Over the last five years, how has digital transformed?
There’s been a sea change. It’s accelerating. It’s important that all of us absorb these changes. Leaders also need to lead the change, work with teams, make them comfortable, and help them adopt it. Technology is evolving, but how people adapt and evolve is equally important.
Has the pressure to prove ROI made marketing more difficult?
Marketing has never been separated from results. It has always been about numbers. What has changed is how we measure them.
Today’s technology stacks, whether in media planning or programmatic advertising, are completely numbers-driven. The tools available now provide much better control.
The next phase will be even more outcome-led. Today, there is still a gap between what tools suggest and where human judgment comes in. Over time, tools will get closer to outcomes, recommending strategy and execution.
So yes, it has always been about numbers. The difference now is better measurement and better control.
As generative AI advances, does human creativity diminish?
It’s a trade-off.
Marketing has always been about putting a story in front of consumers. Now, with personalization at scale, the challenge is engaging each consumer authentically.
If campaigns become generic, where teams simply input prompts into AI, they will lack engagement. You may have a campaign, but not the connect, conversion, or impact.
There will be more campaigns. Effectiveness will depend on the teams using the tools. Tools alone are not enough.
Is there fear among teams that AI could replace roles?
It is changing. We use GenAI extensively. It will increase volume, but not replace judgment.
The key question is: what are the right marketing objectives? That comes from high-judgment individuals.
With AI-generated content, taste becomes the differentiator. The ability to judge what good looks like. That requires understanding the consumer and their needs.
AI is a force multiplier. But judgment remains human.
What does an ideal MarTech architecture look like today?
Four layers are essential. First, data. It must be robust, accurate, and real-time. Second, the semantic layer. It defines what the data means. Third, the application layer. It enables teams to access data, generate insights, and apply them to campaigns. And across all layers, privacy is critical. Guardrails must be built in from the start.
The stack must be end-to-end. Bolt-on tools do not work effectively.
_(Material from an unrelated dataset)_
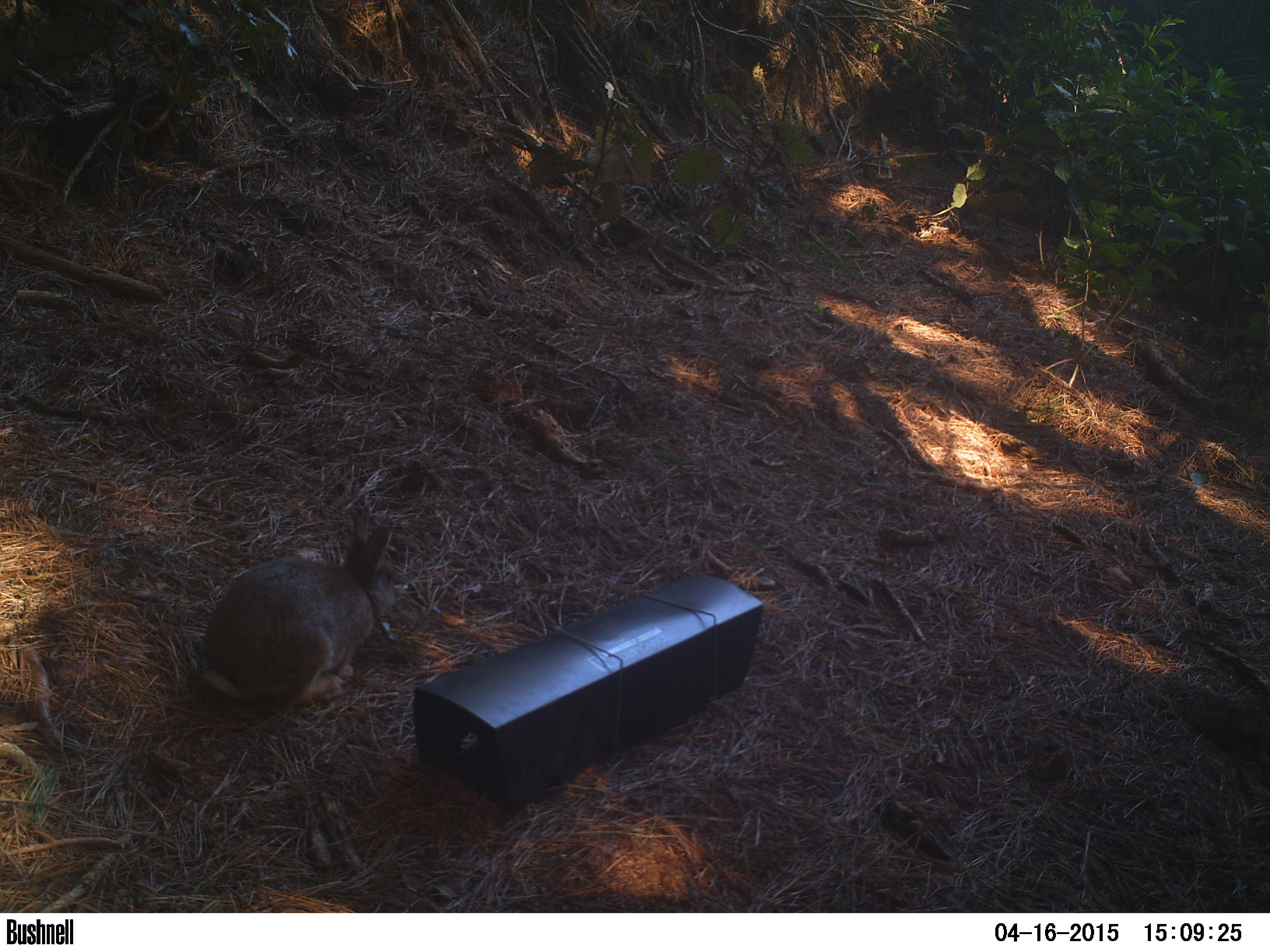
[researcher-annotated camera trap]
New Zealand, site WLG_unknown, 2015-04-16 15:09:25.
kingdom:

FMCG brands struggle with first-party data. How do you solve that?
It requires investment.
Companies that prioritize first-party data through research, sampling, and direct engagement can build it. Otherwise, they rely on proxies like secondary data.
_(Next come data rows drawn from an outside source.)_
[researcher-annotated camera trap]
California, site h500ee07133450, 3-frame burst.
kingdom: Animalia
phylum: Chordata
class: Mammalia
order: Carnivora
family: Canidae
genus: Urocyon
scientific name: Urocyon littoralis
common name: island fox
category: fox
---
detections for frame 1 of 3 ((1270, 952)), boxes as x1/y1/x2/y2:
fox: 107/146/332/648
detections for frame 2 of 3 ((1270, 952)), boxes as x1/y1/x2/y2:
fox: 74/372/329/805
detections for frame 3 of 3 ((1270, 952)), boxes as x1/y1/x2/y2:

It is not readily available. It must be built deliberately.
How do you handle LLMs trained on global data?
Generic LLMs do not perform well without context. They need grounding in local realities such as country, region, and brand context. Applying global insights blindly will not work. Organizations must invest in contextualizing models. Different approaches can work, including SLMs, RAG, or controlled LLM layers. The right choice depends on the use case.
Should FMCG brands move aggressively to D2C?
Digital is an add-on, not a replacement. We need to go where customers are.
The approach is not either-or. It is offline plus online. The human connection remains important.
India is nuanced. Different consumers operate at different levels of digital adoption. The strategy is simple: meet customers where they are.
What is your view on AI agents?
Agents can handle mechanistic tasks. But the key question is not whether they can do something. It is whether they should. For example, AI voice calls are widespread. But their effectiveness in driving engagement is debatable.
Agents can execute tasks but effectiveness depends on context and judgment.
AI can also appear confident when it is wrong. That is a risk. So the focus should be on where automation adds value and where human intervention is needed.